A few of the downsides/unknowns from my initial investigation:

  • how to include extra stuff in the initial index.html page load, for example I’m currently relying on rails injecting a load of JSON model data into the HTML which I pushPayload into the store when my app first boots to prevent XHR requests later - how would this work with ember server in dev mode?
  • not sure how I would setup full stack integration tests testing real backend endpoints (something which was relatively simple with the teaspoon/ember-rails setup)

Anyone got any ideas for how to solve the issues I mentioned?

2 Likes

Cjroebuck,

In my mind ember-cli is the way to go. It’s not perfect nor will it ever be, but it works and solves a majority of my development issues. Your pros and cons list is spot on. However there are some solutions to the cons.

The extra stuff in the index.html page can be inserted if your rails app knows where to find the file. I like to set an env variable APP_NAME_ROOT that points to the ember project’s dist folder. Then you can read the index.html into your rails app and inject what ever you need to. See http://www.confreaks.com/videos/3324-railsconf-lightning-fast-deployment-of-your-rails-backed-javascript-app for more options in that department.

The next problem is figuring out how to get rails to serve the assets. You only need to handle this issue if you plan on integration testing the rails app without nginx or some static asset server sitting in front of it. You can probably just copy the ember app’s build to the rails app’s public directory.
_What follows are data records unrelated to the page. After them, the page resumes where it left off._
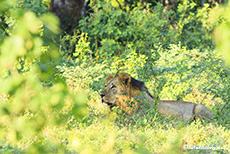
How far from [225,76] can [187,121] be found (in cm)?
251

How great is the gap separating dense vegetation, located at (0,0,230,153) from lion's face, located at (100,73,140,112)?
30 cm

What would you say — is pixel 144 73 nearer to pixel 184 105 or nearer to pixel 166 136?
pixel 184 105

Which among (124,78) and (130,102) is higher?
(124,78)

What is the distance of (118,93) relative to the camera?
7867 mm

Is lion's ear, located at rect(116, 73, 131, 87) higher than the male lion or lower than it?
higher

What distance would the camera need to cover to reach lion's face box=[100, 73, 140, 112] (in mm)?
7801

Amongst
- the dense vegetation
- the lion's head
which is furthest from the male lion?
the dense vegetation

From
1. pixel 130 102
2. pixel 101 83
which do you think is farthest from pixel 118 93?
pixel 101 83

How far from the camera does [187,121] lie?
7.78 meters

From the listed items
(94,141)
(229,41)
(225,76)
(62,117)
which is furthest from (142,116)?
(62,117)

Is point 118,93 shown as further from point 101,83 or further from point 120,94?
point 101,83

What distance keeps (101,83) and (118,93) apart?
3544 mm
Once all that works you can integration test the rails app like any other boring javascript rails app :smile:

This is generally what I have been doing. It needs refinement, but it is a workable solution.

I think a lot of folks are having this same problem right now. I’d love to hear how other people are handling this.

Cheers,

Benjamin

This video presentation shows how Hstry does it in their own integration tests.
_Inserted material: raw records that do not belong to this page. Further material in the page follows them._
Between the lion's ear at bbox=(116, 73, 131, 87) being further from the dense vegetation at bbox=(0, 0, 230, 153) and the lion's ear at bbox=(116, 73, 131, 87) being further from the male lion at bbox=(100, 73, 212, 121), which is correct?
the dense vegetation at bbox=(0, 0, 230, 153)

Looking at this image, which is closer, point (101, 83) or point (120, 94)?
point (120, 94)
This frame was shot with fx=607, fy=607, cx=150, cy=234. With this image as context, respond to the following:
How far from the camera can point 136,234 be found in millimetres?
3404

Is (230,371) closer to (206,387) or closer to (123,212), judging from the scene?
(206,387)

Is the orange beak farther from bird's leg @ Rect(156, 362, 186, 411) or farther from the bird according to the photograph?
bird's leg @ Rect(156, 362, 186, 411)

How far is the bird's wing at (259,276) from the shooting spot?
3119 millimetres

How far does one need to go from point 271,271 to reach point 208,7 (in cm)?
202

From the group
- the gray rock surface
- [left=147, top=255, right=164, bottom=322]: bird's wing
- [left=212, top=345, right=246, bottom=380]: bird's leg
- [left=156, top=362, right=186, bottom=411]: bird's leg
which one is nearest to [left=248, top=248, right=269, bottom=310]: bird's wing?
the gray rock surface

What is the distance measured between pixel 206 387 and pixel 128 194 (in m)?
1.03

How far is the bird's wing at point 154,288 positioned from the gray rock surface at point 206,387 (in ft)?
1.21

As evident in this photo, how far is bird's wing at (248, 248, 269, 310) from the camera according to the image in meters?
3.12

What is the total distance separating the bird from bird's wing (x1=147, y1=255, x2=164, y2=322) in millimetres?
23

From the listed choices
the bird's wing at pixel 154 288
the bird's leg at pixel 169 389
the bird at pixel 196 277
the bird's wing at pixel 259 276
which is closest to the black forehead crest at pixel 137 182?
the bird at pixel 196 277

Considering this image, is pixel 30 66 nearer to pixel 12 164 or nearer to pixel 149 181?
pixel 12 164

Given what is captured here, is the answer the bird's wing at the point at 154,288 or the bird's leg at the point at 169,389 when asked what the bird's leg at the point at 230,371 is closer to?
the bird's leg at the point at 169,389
My big question regarding this is how to do setup/teardown, and their solution is smart - running a local instance of the api with a test-env-only endpoint to seed data, which the ember integration tests hit before the suite. He doesn’t show teardown, but I’m assuming it works the same way, and I can see how more fine-grained setups could be done like this as well. Neat

Ben, thanks for your reply on this.

I actually saw that awesome talk by Luke Melia before posting, which motivated me even more to separate my ember app from my rails backend and hence doing this ember-cli research.

The thing that I still don’t understand is - how would/could this work in development -presuming I want to use ember-cli’s ember server command? I get that rails could serve the index.html in production, after running some build script to move the assets into rails’ public folder. But when I’m developing my app, I don’t know how it will be possible to ‘intercept’ the html content and inject arbitrary JSON into it, because its being served via a completely different server express.
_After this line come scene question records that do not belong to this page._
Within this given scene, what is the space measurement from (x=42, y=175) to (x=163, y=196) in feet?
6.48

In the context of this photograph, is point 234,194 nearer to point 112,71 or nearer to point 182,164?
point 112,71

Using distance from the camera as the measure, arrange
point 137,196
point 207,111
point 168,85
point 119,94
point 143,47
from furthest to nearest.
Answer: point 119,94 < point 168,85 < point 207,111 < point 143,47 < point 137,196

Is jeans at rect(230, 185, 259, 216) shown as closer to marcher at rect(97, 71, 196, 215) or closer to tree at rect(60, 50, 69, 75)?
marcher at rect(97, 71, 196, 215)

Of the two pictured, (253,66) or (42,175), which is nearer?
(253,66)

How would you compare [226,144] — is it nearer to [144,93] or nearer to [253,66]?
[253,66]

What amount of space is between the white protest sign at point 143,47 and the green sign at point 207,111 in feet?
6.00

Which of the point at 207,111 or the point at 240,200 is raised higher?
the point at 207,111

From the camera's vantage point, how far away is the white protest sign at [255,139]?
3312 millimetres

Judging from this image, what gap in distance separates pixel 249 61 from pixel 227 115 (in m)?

I have a feeling there isn’t going to be a nice solution for this, but I guess its the same thing as people that now have to use an /api/csrf route to obtain the csrf token from rails where previously it was simply injected into their html template.

Heh, yeh I saw this talk aswell whilst googling a few things, I guess setting up for full stack testing is something I’ll just have to hack around with build scripts and things for now.

Can you get your Rails app to talk with the express app? You can use initializers to see if there is some json already there (say devices current user)

How do you figure? What aside from starting up the api and its db?

I want to test the app as if it’s being served by rails in prod rather than from the express server, I’m assuming the default ember-cli test setup uses same express server as when running ember server. This means things like preloading Json won’t be tested unless I fiddle with moving the ember app around etc

I’m working on a project right now where I use Ember on the front and Sails.js on the back. Sails, much like rails, wants to own the serving of the front end files and can and does inject stuff in right before serving content (mostly through ejs templates). My solution to this is to put my ember project in its own repo but have it build into the assets directory of my sails.js repo (I’m using the --output-dir flag to ember server, but I think broccoli can do this as well). For development purposes I don’t actually use the express server that ember-cli spins up, I use it only to watch my files and recompile as I go. Instead I use the server sailsjs spins up, which has access to all of my client assets to serve, just as it would in production. There may be cleaner ways, but this works well for me, and I know I’m getting the same effect at dev time that I will when deployed.